▶ [Records]
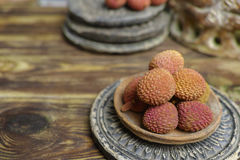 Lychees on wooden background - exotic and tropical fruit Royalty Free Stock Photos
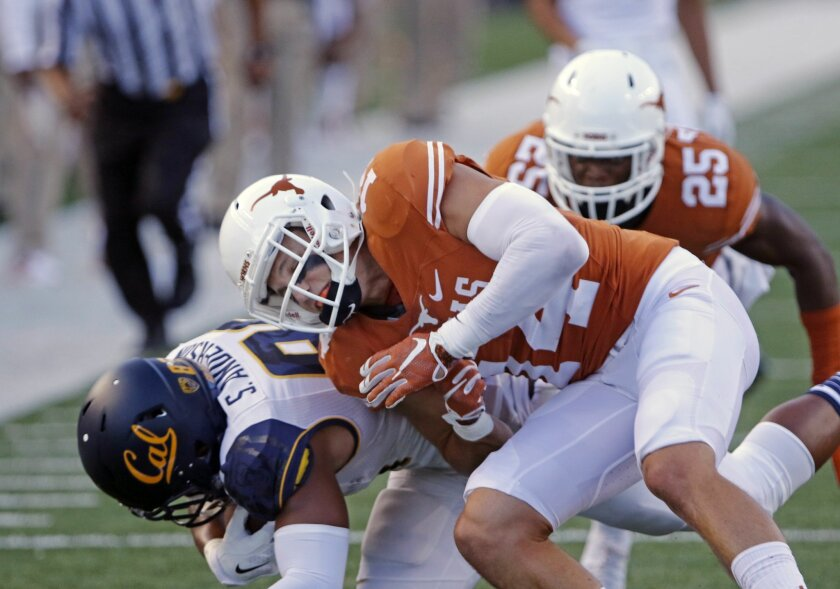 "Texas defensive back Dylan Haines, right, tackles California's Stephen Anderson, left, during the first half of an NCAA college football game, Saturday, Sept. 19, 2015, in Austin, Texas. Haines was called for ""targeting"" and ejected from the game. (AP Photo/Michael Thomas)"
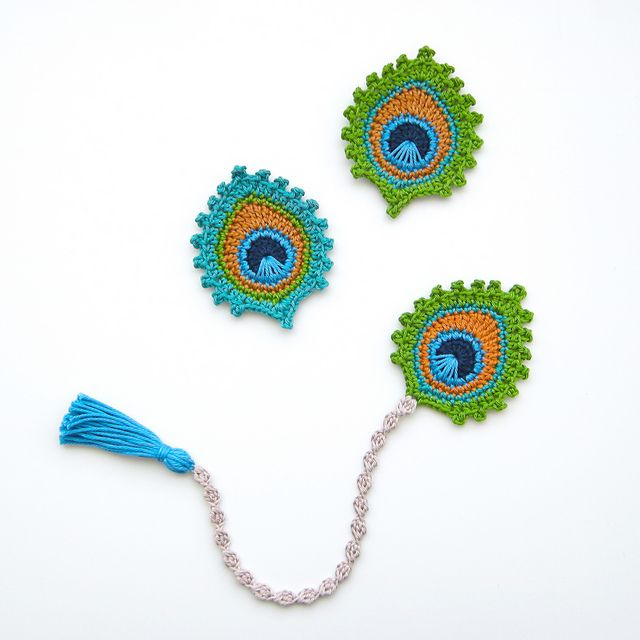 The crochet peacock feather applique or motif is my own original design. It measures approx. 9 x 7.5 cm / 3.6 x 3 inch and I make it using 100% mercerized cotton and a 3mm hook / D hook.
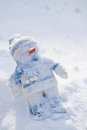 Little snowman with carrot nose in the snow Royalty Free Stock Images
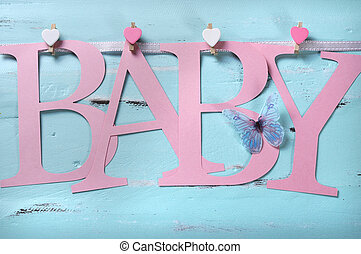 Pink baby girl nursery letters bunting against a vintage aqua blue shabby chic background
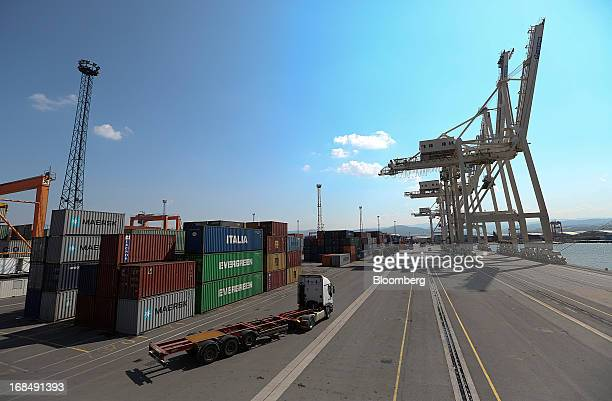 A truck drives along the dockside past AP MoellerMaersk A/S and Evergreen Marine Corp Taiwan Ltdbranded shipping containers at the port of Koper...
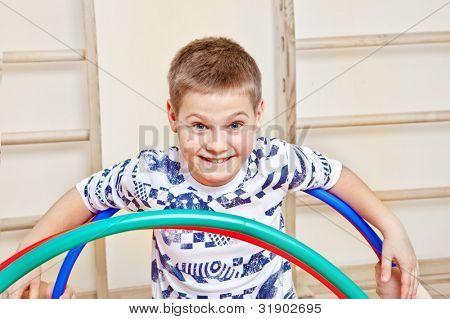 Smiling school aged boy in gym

* * *

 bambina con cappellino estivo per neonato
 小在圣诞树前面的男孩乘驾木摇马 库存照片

==

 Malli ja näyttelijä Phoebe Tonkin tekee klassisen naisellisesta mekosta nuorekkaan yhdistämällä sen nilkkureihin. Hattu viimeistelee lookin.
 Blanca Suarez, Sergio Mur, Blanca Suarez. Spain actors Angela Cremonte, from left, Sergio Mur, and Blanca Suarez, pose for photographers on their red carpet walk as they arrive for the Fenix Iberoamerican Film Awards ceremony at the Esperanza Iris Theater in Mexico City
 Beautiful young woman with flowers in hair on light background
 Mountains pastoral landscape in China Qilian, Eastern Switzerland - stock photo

▶ [To do] From the records above, repeat exactly the lines from the one with "Malli ja näyttelijä" through the one with "Mountains pastoral landscape", both included.

▶ [Result for this task]
 Malli ja näyttelijä Phoebe Tonkin tekee klassisen naisellisesta mekosta nuorekkaan yhdistämällä sen nilkkureihin. Hattu viimeistelee lookin.
 Blanca Suarez, Sergio Mur, Blanca Suarez. Spain actors Angela Cremonte, from left, Sergio Mur, and Blanca Suarez, pose for photographers on their red carpet walk as they arrive for the Fenix Iberoamerican Film Awards ceremony at the Esperanza Iris Theater in Mexico City
 Beautiful young woman with flowers in hair on light background
 Mountains pastoral landscape in China Qilian, Eastern Switzerland - stock photo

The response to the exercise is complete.